▶ [Requirements]: Reproduce verbatim the records starting with the line that contains "Is the point" and going on through the line that contains "Inspecting this picture, what".

▶ [Exercise input]:
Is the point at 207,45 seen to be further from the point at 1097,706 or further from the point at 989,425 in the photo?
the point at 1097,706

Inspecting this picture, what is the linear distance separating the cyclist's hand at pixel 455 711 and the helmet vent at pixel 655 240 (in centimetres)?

==

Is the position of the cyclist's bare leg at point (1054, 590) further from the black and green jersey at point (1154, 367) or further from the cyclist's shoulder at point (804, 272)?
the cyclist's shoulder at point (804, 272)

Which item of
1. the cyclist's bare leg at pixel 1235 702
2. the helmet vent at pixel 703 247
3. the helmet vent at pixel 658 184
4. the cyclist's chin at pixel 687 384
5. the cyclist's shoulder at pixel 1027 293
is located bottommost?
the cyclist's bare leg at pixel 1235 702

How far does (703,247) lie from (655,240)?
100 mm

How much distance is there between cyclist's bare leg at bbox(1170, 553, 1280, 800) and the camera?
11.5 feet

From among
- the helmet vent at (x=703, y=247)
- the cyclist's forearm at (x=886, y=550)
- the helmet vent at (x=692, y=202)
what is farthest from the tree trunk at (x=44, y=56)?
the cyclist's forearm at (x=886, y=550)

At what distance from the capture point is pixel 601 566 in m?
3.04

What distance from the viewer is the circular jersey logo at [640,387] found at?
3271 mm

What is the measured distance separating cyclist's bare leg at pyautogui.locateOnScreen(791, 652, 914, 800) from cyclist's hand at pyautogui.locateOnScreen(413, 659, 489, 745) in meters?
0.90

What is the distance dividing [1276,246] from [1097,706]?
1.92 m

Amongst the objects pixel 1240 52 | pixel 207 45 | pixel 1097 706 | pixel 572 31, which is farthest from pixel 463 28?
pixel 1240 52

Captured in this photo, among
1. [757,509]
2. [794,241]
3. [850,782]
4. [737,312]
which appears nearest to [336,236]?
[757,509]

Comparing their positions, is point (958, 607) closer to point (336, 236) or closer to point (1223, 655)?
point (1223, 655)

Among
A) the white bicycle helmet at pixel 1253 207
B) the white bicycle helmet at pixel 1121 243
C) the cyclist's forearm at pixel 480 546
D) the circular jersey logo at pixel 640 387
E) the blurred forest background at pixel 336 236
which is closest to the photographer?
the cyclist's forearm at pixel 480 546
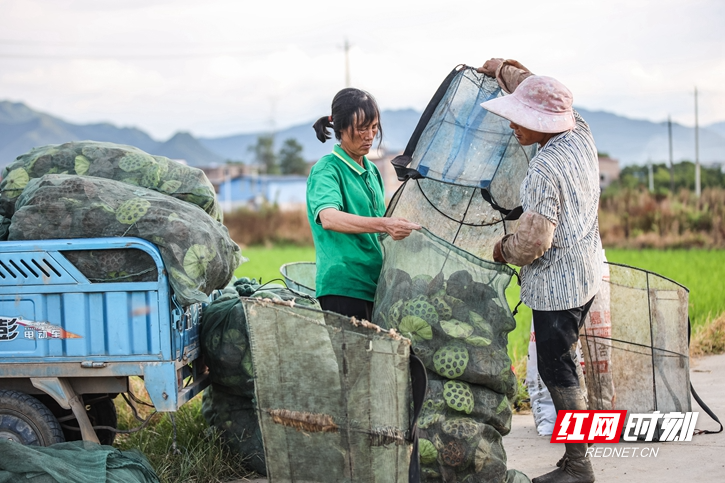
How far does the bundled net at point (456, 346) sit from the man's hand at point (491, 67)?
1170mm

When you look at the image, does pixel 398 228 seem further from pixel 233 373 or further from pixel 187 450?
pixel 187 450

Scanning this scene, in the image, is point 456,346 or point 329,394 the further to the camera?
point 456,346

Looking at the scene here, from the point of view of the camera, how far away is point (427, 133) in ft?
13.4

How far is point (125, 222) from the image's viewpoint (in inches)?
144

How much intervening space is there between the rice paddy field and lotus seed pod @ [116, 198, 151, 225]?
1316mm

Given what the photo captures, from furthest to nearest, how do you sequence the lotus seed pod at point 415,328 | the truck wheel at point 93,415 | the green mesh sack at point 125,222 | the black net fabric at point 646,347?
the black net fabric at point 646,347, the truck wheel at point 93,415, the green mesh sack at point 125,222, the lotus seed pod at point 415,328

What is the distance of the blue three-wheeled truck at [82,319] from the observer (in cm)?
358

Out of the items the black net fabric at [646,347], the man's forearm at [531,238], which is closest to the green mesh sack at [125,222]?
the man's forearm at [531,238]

▶ [Solution]:
Is the point at 207,45 seen to be further from the point at 1097,706 or further from the point at 989,425 in the photo?
the point at 1097,706

Inspecting this picture, what is the linear distance separating the cyclist's hand at pixel 455 711 and the helmet vent at pixel 655 240 (in centimetres)?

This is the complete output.